Michael: “Let’s start with: ‘Really pay attention – that’s what listening is all about’. Do explain that to us.”

Evelyn: “Listening is the thing that glues us all together and I do feel that listening has to start from within. It’s nothing mysterious or zenlike, it’s not attached to religion or anything like that – it’s simply a function that we are all able to do. We all have access to it, and the opportunity. I feel in order to slow our bodies down a bit, we have to pay attention. That’s what listening is. When I glue one note to another note, when I play music, that’s what listening is.”

Evelyn on...

Carving a unique path: “I wanted to be a solo percussionist; this did not exist on a full-time basis. So that was completely about listening to my gut instinct… How do I imagine the repertoire that doesn’t even exist yet in order to sustain this career?”

Rejection: “If [the Royal Academy of Music] refuses me for [my deafness] as opposed to the ability to perform, and to understand, and love the art of creating sound, then we have to think very, very hard about the people you do actually accept.”

Career longevity: “It takes time, discovery and curiosity; it takes all the ups and downs to give you that experience and resilience.
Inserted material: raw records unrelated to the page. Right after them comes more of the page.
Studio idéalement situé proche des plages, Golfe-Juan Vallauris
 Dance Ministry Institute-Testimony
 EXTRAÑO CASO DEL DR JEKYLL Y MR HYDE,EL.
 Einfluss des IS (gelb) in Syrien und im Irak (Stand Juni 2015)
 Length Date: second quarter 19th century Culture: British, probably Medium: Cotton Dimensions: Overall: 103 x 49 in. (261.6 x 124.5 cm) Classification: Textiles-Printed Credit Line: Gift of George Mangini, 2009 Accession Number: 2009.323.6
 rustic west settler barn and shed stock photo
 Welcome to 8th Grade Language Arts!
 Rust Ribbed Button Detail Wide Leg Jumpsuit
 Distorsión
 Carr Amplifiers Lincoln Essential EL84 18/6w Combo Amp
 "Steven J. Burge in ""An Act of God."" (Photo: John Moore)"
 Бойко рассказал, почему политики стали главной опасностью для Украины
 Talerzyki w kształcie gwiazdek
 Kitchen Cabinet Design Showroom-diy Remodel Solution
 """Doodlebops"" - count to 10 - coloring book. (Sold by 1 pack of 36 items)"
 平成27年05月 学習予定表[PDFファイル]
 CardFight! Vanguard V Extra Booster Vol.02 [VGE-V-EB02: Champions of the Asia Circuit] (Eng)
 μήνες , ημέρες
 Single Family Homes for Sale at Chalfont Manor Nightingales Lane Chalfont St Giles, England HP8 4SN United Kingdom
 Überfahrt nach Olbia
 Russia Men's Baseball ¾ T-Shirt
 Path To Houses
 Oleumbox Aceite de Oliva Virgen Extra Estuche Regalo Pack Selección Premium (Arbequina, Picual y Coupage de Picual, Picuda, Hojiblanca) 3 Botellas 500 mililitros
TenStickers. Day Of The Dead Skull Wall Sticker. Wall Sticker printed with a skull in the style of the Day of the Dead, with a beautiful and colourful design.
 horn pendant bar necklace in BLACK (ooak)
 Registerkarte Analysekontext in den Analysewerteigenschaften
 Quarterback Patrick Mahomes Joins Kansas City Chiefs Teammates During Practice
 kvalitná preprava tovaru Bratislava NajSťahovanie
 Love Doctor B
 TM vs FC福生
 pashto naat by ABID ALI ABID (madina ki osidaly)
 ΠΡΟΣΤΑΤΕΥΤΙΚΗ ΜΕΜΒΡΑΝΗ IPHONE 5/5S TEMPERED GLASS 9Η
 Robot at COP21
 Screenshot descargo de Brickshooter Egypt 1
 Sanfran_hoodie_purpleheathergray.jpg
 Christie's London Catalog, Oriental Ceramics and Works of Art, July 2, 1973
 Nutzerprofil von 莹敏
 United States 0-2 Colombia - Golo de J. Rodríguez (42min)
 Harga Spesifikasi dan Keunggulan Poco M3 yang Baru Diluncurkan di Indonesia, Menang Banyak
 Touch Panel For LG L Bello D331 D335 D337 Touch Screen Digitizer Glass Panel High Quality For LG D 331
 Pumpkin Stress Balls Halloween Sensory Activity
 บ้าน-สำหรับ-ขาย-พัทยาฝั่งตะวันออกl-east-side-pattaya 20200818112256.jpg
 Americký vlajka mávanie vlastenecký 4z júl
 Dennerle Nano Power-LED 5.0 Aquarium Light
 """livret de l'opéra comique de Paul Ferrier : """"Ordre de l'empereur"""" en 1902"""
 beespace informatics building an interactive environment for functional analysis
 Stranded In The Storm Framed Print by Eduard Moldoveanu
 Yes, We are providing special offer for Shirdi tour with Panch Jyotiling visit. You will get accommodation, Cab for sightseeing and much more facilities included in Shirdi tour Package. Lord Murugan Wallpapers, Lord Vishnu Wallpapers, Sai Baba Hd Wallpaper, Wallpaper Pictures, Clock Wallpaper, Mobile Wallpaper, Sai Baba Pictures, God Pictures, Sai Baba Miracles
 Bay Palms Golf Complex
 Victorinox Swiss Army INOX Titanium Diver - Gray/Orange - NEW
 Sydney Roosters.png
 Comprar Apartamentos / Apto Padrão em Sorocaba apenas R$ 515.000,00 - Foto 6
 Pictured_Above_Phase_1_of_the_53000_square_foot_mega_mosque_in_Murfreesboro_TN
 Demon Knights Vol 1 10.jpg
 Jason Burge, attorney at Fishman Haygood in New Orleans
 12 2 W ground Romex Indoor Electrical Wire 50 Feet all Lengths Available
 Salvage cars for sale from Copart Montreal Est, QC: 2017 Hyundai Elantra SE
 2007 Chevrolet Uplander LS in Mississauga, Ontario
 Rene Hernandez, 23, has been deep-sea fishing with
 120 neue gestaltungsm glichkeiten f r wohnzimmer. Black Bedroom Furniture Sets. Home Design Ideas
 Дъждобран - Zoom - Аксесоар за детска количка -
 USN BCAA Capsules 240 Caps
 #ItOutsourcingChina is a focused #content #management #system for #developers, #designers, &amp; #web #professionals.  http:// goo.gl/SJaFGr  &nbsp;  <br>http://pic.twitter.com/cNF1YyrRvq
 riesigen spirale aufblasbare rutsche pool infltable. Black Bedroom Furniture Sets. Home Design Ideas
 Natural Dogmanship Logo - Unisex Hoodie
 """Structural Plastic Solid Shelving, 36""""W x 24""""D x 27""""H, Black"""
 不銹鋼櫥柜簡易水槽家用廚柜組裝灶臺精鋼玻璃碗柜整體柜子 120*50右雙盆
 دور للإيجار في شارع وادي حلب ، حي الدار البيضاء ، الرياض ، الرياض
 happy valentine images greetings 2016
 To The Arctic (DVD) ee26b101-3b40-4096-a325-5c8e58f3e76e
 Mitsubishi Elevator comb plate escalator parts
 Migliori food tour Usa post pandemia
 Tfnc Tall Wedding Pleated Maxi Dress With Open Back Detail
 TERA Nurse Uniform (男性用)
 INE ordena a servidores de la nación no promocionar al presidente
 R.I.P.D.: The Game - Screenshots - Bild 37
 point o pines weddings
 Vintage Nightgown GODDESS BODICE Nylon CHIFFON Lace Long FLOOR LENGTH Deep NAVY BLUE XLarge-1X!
With listening you’re always trying to engage with a story – we all have a story to tell.”

The importance of detail: “When I began to lose my hearing, I found myself really paying attention to minute detail that didn’t necessarily create sound; someone’s face, how their eyes moved, what the mouth was doing, the hand gestures and so on.”

Evelyn’s Lockdown List

What are you watching? Past videos of the great Jazz drummer Jack DeJohnette.

Who is your biggest inspiration? My dad, because it was what he didn’t say that was important.

Best tip for life? Listen to yourself.